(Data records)
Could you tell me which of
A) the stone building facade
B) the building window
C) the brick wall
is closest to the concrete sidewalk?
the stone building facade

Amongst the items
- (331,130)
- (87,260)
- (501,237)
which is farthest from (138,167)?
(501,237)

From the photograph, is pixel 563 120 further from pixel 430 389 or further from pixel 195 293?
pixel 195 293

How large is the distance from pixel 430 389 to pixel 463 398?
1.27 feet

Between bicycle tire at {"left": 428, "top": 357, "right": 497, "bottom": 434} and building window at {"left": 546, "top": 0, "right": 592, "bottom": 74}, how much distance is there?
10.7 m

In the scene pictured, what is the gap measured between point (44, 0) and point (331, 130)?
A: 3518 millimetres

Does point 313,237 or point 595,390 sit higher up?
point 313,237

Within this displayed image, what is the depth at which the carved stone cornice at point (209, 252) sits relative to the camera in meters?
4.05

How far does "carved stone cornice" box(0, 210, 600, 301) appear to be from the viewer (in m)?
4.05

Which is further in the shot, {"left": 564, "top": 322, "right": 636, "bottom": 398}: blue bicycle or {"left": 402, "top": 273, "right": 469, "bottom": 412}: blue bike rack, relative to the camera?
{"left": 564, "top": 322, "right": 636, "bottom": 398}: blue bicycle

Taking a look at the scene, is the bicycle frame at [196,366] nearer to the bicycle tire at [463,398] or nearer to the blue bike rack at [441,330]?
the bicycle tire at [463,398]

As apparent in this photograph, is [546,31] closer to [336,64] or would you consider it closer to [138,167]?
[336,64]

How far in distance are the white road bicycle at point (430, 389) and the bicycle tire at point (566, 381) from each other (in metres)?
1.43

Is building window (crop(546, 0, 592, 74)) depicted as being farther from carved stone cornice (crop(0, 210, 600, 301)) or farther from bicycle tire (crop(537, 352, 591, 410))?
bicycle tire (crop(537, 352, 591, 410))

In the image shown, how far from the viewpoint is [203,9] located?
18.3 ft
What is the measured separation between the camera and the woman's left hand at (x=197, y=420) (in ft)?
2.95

* * *

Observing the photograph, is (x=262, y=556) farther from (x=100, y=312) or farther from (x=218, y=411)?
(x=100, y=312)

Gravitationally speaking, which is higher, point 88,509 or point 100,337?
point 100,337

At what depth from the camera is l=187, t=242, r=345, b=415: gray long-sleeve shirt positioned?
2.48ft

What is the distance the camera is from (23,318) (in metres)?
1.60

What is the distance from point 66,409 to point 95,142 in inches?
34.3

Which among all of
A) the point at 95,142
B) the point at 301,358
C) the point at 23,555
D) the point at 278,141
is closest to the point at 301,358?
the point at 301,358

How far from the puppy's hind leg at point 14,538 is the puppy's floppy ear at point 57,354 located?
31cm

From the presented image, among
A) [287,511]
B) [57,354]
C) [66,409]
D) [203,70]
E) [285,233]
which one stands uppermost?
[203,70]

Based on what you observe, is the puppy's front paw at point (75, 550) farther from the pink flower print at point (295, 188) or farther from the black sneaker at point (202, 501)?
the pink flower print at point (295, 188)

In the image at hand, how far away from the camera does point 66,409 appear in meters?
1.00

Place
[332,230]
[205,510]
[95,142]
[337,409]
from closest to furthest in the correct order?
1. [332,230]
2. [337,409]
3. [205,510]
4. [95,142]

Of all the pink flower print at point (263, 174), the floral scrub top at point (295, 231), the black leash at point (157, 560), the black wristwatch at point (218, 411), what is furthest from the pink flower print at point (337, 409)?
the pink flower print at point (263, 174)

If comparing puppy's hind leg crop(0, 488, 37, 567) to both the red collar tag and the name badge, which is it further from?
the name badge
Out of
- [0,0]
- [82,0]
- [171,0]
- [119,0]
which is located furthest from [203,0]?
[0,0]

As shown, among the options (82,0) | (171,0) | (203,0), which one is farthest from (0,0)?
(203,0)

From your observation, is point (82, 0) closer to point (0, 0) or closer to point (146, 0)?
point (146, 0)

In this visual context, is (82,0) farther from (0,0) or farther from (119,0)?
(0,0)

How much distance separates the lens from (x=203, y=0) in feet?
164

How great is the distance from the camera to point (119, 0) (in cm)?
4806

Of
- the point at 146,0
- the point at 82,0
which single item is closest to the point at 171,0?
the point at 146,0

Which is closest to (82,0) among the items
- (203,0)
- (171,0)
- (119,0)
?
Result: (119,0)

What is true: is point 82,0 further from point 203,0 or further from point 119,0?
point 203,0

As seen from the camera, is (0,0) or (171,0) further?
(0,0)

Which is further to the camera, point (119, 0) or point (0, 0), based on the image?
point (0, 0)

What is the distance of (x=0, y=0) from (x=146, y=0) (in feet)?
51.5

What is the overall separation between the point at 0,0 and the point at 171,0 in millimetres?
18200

* * *

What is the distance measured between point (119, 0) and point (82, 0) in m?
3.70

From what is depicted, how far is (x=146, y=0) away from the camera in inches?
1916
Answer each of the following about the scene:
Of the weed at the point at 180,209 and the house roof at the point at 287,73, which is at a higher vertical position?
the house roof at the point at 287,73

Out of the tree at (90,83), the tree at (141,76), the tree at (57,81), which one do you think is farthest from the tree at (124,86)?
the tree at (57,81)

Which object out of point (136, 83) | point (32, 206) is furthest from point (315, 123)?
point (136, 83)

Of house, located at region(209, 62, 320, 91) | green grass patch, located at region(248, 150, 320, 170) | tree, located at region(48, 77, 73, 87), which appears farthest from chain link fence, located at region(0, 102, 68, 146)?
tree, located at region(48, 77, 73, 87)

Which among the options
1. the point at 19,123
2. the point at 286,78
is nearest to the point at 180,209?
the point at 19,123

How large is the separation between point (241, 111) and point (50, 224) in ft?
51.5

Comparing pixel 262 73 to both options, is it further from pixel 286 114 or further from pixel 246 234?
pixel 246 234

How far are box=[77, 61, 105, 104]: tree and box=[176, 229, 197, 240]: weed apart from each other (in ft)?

• [Stated exercise]: Reproduce the material from the line with "At what depth" up to and including the line with "4. [95,142]", swapping "puppy's" for "dog's" and changing nothing else.

• [Completed exercise]:
At what depth from the camera is l=187, t=242, r=345, b=415: gray long-sleeve shirt positioned?
2.48ft

What is the distance the camera is from (23,318) (in metres)?
1.60

What is the distance from point 66,409 to point 95,142 in inches?
34.3

Which among all of
A) the point at 95,142
B) the point at 301,358
C) the point at 23,555
D) the point at 278,141
is closest to the point at 301,358?
the point at 301,358

How far from the dog's hind leg at point 14,538 is the dog's floppy ear at point 57,354 located?
31cm

From the presented image, among
A) [287,511]
B) [57,354]
C) [66,409]
D) [203,70]
E) [285,233]
which one stands uppermost?
[203,70]

Based on what you observe, is the dog's front paw at point (75, 550) farther from the pink flower print at point (295, 188) or farther from the black sneaker at point (202, 501)?
the pink flower print at point (295, 188)

In the image at hand, how far away from the camera does point 66,409 appear in meters?
1.00

Place
[332,230]
[205,510]
[95,142]
[337,409]
from closest to furthest in the correct order?
1. [332,230]
2. [337,409]
3. [205,510]
4. [95,142]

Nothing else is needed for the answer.